Dataset entries:

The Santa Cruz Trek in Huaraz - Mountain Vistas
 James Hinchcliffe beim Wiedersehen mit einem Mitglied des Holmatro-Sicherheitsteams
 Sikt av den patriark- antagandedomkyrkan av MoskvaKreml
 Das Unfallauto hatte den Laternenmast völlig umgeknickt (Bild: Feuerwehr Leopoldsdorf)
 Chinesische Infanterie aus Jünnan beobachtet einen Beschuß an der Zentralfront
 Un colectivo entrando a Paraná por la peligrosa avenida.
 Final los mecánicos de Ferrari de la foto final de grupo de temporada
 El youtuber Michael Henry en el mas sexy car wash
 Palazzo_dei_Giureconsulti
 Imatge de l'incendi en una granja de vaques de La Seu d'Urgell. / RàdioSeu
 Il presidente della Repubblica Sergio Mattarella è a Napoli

WORK INSTRUCTION: Your answer must be the lines from the one that contains "Palazzo_dei_Giureconsulti" through the last line of the entries above, copied exactly, with no other lines.

EXERCISE RESPONSE:
 Palazzo_dei_Giureconsulti
 Imatge de l'incendi en una granja de vaques de La Seu d'Urgell. / RàdioSeu
 Il presidente della Repubblica Sergio Mattarella è a Napoli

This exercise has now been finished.